SLCL Authors @ the J Presents Sociology Adia Harvey Wingfield on “Gray Areas”
St. Louis County Library Foundation and the JCC of St. Louis are pleased to host an SLCL Authors @ the J event with leading sociologist, Adia Harvey Wingfield, author of “Gray Areas: How the Way We Work Perpetuates Racism and What We Can Do to Fix It.”
Dr. Wingfield will be in conversation with Natalie Self, Senior Vice President of Equitable Economic Impact at Cortex Innovation Community.
The event will take place on Monday, November 27, at 7:00 p.m. at the JCC’s Staenberg Family Center – Mirowitz Performing Arts Center, 2 Millstone Campus Drive, St. Louis, MO 63146.
The program is free and open to the public. Books will be available for purchase at the event from Left Bank Books
Labor and race have shared a complex, interconnected history in America. For decades, key aspects of work—from getting a job to workplace norms to advancement and mobility—ignored and failed Black people. While explicit discrimination no longer occurs, and organizations make pledges to honor and achieve “diversity,” inequities persist through what Dr. Wingfield calls the “gray areas:” the relationships, networks, and cultural dynamics that are now more important than ever. The reality is that Black employees are less likely to be hired, stall out at middle levels, and rarely progress to senior leadership positions.

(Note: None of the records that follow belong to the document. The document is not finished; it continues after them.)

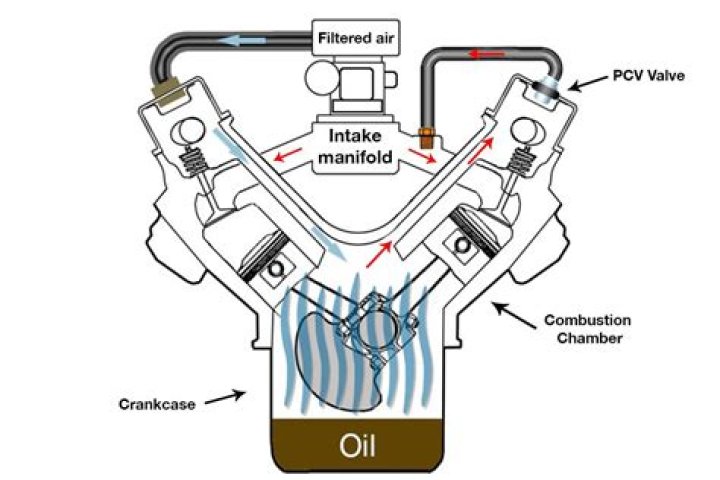 Filtered air

PCV Valve

Intake manifold

Combustion Chamber

Crankcase

Oil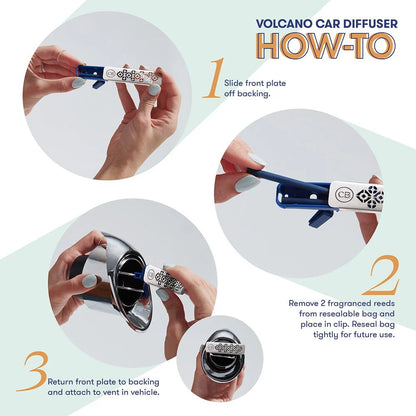 VOLCANO CAR DIFFUSER
HOW-TO

1 Slide front plate off backing.

CB

2 Remove 2 fragranced reeds from resealable bag and place in clip. Reseal bag tightly for future use.

3 Return front plate to backing and attach to vent in vehicle.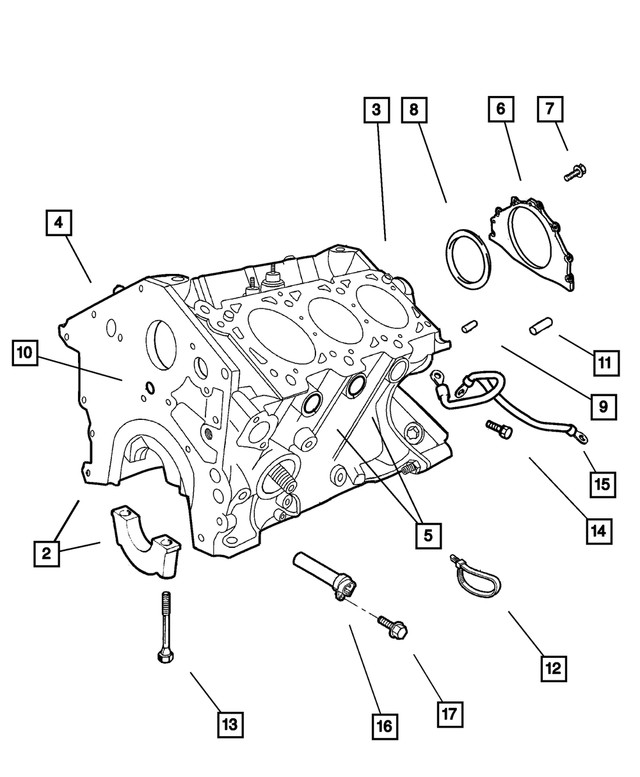 3
8
6
7
4
10
11
9
15
14
5
2
12
13
16
17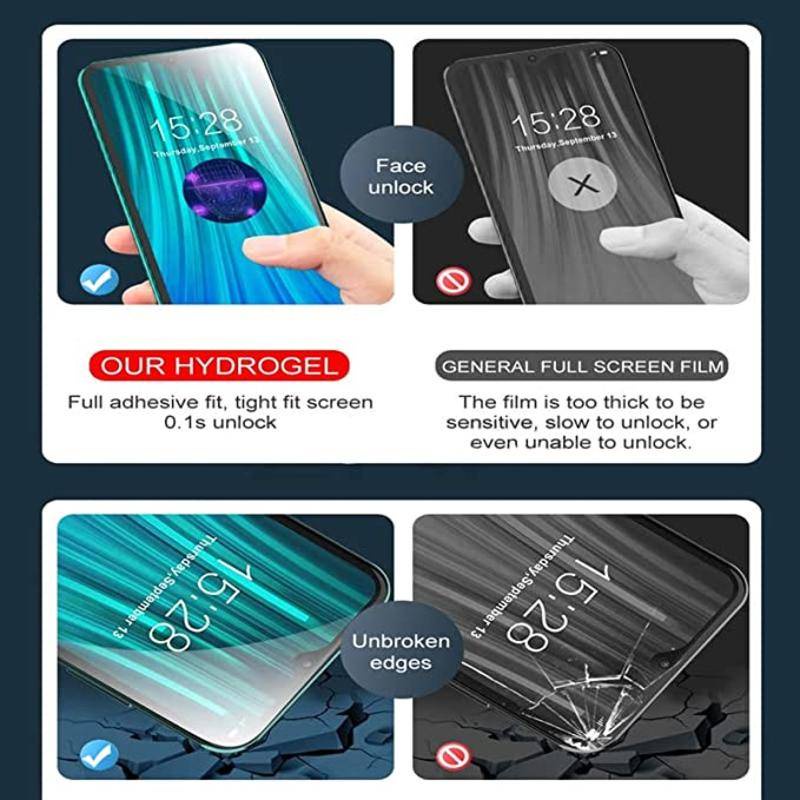 15:28
Thursday,September 13

Face unlock

15:28
Thursday,September 13

OUR HYDROGEL

Full adhesive fit, tight fit screen
0.1s unlock

GENERAL FULL SCREEN FILM

The film is too thick to be sensitive, slow to unlock, or even unable to unlock.

15:28
Thursday,September 13

Unbroken edges

15:28
Thursday,September 13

Wingfield has spent a decade examining inequality in the workplace, interviewing over two hundred Black subjects across professions about their work lives. In this accessible and important antiracist work, Wingfield chronicles their experiences and blends them with history and surprising data that starkly show how old models of work are outdated and detrimental.
It’s time to prepare for a truly equitable, multiracial future and move our culture forward. To do so, we must address the gray areas in our workspaces today. This definitive work shows us how.
Adia Harvey Wingfield is a leading sociologist and a celebrated author who researches racial and gender inequality in professional occupations. Dr. Wingfield is the Mary Tileston Hemenway Professor of Arts & Sciences and Vice Dean for Faculty Development and Diversity at Washington University in St. Louis. Her previous book, “Flatlining: Race, Work, and Health Care in the New Economy,” won the 2019 C. Wright Mills Award from the Society for the Study of Social Problems, and she writes regularly for mainstream outlets, including Slate, The Atlantic, and Vox.